Most functions would validate the input, and just return early/return 0/set the parameter in question to a default value.
我认为在生产中没有必要这样做,并且您可能有一些可以测试的代码......为什么不尝试一下呢?
I presume there's no critical need to do this in production, and you probably have some code lying around that you could test with.... why not give it a go?
文档没有解决这个问题,并且他们定义的唯一错误代码并不涵盖这种情况。 因此,最正确的答案是结果未定义。

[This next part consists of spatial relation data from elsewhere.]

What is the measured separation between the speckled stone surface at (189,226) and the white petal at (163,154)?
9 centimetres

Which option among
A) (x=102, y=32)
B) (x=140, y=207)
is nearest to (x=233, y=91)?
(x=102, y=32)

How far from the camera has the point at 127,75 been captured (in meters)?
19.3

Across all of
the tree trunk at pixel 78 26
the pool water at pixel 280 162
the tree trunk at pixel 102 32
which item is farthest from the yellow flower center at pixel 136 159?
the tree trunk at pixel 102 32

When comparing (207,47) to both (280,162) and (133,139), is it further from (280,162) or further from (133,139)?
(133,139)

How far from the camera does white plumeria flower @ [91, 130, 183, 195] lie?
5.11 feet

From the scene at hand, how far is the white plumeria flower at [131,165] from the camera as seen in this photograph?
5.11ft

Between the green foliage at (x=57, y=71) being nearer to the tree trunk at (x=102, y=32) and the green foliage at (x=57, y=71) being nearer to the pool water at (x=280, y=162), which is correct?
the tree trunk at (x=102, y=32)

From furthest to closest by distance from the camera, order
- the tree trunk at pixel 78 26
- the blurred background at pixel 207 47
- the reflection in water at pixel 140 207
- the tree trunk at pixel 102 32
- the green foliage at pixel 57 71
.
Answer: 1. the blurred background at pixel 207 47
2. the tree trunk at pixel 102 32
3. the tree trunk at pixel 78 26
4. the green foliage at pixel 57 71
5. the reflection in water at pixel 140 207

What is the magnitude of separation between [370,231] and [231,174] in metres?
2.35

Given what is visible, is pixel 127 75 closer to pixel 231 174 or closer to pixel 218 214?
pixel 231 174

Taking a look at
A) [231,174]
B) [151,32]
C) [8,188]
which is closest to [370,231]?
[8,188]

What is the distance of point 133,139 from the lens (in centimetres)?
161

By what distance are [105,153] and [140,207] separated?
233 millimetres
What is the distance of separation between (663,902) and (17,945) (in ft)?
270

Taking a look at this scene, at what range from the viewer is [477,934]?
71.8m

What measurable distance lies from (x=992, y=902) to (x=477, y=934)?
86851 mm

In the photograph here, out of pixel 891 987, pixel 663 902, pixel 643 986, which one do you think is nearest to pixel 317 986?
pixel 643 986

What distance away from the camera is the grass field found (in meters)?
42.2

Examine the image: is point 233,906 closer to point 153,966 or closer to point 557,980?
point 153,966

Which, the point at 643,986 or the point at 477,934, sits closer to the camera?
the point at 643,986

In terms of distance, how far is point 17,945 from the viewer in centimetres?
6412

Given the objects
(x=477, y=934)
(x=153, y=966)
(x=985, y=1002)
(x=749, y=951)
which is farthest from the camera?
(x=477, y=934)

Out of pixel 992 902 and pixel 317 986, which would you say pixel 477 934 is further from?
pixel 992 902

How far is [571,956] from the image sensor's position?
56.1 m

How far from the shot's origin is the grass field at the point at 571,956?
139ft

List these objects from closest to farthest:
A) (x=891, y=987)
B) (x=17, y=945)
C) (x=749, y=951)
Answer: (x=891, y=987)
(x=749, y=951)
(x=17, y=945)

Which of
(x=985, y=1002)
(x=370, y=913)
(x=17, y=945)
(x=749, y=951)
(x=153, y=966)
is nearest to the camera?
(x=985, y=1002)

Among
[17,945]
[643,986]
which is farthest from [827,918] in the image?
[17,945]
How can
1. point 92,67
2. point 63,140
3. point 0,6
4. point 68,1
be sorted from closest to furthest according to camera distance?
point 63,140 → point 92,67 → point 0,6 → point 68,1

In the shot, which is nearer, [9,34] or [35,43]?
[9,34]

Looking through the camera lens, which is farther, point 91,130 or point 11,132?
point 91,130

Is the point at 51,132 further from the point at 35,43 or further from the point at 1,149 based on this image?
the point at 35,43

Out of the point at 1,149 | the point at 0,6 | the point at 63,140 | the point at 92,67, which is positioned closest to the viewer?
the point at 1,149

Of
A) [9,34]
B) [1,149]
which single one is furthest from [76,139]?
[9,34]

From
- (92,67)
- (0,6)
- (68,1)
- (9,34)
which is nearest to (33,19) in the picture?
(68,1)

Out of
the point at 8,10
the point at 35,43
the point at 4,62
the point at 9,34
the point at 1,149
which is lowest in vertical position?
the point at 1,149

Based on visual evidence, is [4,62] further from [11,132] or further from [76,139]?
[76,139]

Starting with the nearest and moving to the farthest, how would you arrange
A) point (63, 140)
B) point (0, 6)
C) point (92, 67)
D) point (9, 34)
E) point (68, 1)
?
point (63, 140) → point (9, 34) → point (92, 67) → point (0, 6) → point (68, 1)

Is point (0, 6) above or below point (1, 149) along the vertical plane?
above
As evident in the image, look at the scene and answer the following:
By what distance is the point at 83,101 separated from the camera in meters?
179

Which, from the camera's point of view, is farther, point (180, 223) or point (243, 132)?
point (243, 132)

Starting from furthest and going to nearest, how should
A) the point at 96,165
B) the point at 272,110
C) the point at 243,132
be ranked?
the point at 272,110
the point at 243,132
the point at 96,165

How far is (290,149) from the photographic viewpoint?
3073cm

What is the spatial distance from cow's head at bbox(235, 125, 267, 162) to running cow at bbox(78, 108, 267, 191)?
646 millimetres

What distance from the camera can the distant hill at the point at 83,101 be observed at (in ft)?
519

不过,请参阅 VxWorks / Tornado II 常见问题解答了解此宝石:
假设这个错误是旧的,我希望它要么返回错误,要么执行与 taskDelay(0) 相同的操作,这会将您的任务置于就绪队列的末尾。
The documentation doesn't address it, and the only error codes they do define doesn't cover this case. The most correct answer therefore is that the results are undefined.
See the VxWorks / Tornado II FAQ for this gem, however:
Assuming this bug is old, I would hope that it would either return an error or do the same thing as taskDelay(0), which puts your task at the end of the ready queue.
对于taskDelay(10),任务延迟刻度实际上为10,9,..,1,0。
对于 taskDelay(-10),任务延迟刻度实际上为 -10,-11,...,-2147483648,2147483647,...,1,0。
The task delay tick will be VIRTUALLY 10,9,..,1,0 for taskDelay(10).
The task delay tick will be VIRTUALLY -10,-11,...,-2147483648,2147483647,...,1,0 for taskDelay(-10).